Two centuries on from the Hadfield case, the wheels of law and psychiatry continue to turn on courtroom judgements of insanity and responsibility. In contemporary British tabloids, where emotions expressed in the court of public opinion are at their rawest, the finer points of law and psychiatry hardly matter when apportioning moral responsibility to mad and bad offenders. This is because, in tabloid terms, the madder the offender the better for headline writers because no matter how mad one may be there is no escaping normative judgement. The problem however is that tabloid discourse on ‘mad and bad’ is irrational, which is not to say we can dismiss it as meaningless because tabloid editors certainly do not.

The problem that tabloid editors are unable, perhaps unwilling, to grasp is that mentally disordered offenders cannot be mad and bad. This is not news as the Hadfield case shows. In legal and psychiatric terms, offenders who come before the courts can only be considered by juries to be mad or bad; they are mutually exclusive (Prins, 1995). In Britain, where tabloid logic rides roughshod over this distinction, ‘mad and bad’ has logical dexterity.

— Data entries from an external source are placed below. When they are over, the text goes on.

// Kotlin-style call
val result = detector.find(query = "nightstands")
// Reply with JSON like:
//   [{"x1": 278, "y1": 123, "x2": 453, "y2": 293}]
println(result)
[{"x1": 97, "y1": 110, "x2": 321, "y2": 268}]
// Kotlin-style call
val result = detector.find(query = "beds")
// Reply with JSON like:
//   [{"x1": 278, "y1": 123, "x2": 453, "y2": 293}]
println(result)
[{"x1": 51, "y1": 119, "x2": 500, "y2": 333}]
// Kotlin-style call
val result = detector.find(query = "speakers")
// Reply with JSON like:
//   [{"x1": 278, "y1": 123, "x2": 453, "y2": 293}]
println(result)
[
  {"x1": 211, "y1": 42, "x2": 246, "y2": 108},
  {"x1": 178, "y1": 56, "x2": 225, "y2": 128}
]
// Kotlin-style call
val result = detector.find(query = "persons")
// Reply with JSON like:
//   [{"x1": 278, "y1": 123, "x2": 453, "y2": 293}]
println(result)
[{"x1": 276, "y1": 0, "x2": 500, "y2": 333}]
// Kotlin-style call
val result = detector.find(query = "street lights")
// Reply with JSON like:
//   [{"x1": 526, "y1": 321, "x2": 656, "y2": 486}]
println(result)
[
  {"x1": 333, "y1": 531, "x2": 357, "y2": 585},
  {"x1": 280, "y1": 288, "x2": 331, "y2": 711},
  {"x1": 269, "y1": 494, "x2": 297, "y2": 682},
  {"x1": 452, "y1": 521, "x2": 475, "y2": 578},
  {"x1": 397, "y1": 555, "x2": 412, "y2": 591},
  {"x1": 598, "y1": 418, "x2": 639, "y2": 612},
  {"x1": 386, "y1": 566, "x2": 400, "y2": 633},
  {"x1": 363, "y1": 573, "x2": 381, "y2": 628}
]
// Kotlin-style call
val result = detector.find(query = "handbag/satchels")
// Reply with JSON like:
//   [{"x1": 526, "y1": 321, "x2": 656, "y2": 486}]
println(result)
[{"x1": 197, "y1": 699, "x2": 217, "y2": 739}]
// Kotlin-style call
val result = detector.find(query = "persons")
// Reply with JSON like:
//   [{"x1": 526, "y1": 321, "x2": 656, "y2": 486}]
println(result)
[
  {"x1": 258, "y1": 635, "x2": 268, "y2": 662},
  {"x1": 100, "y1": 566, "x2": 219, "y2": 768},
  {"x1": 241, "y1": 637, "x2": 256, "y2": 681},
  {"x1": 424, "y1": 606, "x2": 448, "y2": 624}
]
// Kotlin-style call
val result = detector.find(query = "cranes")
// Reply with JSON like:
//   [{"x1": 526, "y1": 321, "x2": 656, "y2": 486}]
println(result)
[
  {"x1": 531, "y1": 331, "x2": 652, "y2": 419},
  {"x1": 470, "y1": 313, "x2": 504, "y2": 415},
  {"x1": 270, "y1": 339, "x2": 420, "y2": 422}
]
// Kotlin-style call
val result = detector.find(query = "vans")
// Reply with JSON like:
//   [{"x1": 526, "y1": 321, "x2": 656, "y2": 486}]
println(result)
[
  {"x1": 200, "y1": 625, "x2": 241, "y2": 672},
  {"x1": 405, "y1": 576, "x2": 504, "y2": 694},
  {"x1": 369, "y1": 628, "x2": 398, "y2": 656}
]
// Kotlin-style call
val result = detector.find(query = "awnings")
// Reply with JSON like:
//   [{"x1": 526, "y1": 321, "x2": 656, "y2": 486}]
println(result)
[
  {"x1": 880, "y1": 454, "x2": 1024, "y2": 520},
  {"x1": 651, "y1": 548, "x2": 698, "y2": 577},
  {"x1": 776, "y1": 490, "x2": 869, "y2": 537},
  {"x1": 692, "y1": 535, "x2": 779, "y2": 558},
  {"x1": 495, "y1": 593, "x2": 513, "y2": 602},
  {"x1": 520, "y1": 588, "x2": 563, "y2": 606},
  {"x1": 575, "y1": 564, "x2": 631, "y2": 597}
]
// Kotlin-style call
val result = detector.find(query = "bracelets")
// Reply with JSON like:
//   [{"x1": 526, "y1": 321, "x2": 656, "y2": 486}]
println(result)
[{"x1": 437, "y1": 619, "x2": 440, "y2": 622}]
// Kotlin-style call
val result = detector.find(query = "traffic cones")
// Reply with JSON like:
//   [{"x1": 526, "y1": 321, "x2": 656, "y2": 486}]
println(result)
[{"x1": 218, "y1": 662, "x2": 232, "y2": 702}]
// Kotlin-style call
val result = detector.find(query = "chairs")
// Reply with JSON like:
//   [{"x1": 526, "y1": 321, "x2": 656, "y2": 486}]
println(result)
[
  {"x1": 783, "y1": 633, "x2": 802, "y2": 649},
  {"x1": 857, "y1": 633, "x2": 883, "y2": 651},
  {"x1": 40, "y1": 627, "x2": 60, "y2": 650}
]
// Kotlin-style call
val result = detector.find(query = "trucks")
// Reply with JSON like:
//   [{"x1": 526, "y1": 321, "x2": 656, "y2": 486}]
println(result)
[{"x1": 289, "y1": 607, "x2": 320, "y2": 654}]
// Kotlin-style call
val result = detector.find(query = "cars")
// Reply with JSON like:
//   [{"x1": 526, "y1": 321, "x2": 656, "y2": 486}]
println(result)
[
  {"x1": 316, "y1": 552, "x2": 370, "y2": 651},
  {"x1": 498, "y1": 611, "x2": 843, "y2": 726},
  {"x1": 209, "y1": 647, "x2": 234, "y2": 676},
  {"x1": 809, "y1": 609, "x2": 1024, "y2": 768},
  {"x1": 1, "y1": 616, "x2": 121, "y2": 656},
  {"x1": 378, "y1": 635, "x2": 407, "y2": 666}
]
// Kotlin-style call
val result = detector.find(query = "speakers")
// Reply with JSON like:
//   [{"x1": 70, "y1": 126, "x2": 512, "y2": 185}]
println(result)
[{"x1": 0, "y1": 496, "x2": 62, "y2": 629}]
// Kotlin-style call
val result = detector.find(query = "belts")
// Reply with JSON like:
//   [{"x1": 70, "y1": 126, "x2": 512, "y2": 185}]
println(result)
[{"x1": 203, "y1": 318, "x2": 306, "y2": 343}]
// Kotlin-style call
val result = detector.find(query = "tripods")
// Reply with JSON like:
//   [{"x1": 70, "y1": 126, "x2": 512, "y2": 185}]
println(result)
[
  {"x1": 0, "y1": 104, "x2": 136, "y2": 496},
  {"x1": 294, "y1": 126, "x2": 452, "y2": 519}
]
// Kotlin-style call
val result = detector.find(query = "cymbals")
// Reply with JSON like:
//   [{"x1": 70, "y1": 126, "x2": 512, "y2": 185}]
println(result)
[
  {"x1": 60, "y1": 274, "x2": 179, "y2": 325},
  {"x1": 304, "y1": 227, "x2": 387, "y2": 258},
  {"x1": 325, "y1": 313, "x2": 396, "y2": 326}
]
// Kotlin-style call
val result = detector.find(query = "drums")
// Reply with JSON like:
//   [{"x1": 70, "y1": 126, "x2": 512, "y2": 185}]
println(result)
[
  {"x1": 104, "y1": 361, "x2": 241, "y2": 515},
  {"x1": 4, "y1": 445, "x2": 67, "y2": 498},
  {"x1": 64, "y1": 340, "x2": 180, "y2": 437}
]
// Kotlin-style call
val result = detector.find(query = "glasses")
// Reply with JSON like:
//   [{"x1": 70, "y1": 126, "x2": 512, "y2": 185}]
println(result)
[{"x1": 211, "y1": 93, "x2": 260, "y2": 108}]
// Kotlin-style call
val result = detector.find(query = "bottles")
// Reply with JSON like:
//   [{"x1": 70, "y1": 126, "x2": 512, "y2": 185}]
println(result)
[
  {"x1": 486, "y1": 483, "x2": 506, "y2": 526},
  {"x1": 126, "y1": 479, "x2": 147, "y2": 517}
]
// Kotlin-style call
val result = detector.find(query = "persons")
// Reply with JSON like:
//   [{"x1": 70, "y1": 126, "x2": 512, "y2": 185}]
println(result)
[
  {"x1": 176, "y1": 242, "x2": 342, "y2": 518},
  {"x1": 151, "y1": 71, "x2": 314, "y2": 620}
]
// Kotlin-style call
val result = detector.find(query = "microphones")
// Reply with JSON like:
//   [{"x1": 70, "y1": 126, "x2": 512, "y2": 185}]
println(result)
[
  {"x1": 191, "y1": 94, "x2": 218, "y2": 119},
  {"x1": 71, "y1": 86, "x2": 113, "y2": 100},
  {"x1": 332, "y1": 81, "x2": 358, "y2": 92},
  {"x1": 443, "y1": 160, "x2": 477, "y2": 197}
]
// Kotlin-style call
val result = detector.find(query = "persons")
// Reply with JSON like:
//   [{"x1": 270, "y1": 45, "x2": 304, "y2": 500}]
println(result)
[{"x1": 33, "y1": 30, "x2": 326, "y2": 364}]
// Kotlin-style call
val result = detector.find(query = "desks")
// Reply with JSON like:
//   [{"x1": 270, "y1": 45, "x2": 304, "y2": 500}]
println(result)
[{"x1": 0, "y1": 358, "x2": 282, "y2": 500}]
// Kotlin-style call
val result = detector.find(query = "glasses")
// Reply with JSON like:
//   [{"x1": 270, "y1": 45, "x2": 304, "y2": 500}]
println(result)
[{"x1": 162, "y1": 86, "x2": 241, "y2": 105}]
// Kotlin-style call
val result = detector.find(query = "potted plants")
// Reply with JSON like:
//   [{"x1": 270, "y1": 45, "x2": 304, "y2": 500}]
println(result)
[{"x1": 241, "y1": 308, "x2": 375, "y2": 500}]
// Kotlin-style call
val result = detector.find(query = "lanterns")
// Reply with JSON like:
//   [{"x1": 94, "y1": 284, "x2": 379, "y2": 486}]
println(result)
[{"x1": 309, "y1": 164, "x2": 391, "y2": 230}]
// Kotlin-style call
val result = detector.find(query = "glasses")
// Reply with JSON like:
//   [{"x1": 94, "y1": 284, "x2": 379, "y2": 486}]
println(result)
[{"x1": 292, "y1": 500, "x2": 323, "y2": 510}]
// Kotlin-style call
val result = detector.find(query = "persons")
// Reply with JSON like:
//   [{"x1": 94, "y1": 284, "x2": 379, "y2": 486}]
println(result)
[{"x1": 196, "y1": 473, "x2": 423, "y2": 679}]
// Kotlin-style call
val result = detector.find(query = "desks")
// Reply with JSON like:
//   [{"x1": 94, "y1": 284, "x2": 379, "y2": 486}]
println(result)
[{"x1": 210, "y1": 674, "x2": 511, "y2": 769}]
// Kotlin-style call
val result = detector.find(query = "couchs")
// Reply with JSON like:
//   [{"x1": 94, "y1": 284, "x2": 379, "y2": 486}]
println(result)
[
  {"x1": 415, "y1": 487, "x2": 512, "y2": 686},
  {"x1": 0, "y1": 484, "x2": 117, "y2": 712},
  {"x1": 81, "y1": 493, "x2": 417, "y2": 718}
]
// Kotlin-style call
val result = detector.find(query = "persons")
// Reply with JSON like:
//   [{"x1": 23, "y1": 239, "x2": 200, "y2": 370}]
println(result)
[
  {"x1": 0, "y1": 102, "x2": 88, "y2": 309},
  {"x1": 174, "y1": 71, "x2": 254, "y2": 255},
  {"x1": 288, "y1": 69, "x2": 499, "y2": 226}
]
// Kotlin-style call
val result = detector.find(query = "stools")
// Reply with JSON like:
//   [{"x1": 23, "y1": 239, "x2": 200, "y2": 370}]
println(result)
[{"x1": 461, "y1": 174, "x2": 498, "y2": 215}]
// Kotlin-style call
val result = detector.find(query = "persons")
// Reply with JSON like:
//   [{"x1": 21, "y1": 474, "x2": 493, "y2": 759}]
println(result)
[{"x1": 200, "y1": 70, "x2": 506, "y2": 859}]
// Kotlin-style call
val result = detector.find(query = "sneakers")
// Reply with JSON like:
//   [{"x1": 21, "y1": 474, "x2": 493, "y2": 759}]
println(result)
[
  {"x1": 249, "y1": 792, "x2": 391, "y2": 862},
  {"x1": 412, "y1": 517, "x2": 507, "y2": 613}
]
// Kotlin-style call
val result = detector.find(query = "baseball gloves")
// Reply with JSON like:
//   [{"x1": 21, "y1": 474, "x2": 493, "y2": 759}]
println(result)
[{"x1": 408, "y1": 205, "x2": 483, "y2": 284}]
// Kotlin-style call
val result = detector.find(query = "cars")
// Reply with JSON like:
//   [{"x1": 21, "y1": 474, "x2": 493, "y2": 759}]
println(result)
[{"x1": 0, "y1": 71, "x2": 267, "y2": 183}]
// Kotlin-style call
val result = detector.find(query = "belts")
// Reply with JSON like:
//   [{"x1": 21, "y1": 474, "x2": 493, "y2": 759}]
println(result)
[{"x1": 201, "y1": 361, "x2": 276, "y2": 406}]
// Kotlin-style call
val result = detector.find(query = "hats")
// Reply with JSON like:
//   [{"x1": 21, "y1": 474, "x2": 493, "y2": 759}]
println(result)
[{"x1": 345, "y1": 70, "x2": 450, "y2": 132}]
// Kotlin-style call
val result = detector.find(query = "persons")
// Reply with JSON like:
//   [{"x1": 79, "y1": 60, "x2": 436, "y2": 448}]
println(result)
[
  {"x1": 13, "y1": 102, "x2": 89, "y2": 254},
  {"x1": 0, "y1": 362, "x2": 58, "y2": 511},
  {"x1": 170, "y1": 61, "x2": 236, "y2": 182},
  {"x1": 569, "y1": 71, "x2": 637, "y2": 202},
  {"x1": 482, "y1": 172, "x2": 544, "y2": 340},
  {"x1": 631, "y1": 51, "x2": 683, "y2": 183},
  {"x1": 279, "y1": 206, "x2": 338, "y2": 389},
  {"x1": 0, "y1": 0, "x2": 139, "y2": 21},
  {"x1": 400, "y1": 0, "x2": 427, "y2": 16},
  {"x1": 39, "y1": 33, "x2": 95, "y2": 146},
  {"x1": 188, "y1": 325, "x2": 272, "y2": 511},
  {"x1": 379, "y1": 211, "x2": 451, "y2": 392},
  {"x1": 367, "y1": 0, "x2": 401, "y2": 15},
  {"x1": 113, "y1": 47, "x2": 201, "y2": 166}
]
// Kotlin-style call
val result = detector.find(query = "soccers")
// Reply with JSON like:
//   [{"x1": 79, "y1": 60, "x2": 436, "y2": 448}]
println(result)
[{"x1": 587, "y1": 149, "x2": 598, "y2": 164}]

Simply put, the idea of mad or bad equates to psychiatric and legal adjudications too complex for tabloid logic; mad and bad is easier to grasp, catchy in rhythm and valuable for popular mediation.

In this article I want to pursue popular mediation of mentally disordered offenders to counter media analysis of mental distress that criticizes stereotypical tabloid discourse, but fails to recognize ideologically charged populism at work. By doing so, I do not present empirical data but draw instead on emblematic tabloid discourse on the ‘mad and bad’, though future empirical work will be needed to sustain the integrity of the argument that I am promoting here. This is not because I prefer to work with anecdotal evidence but because conceptual work is necessary to move beyond a heuristic dictated by tabloid logic on the ‘mad and bad’.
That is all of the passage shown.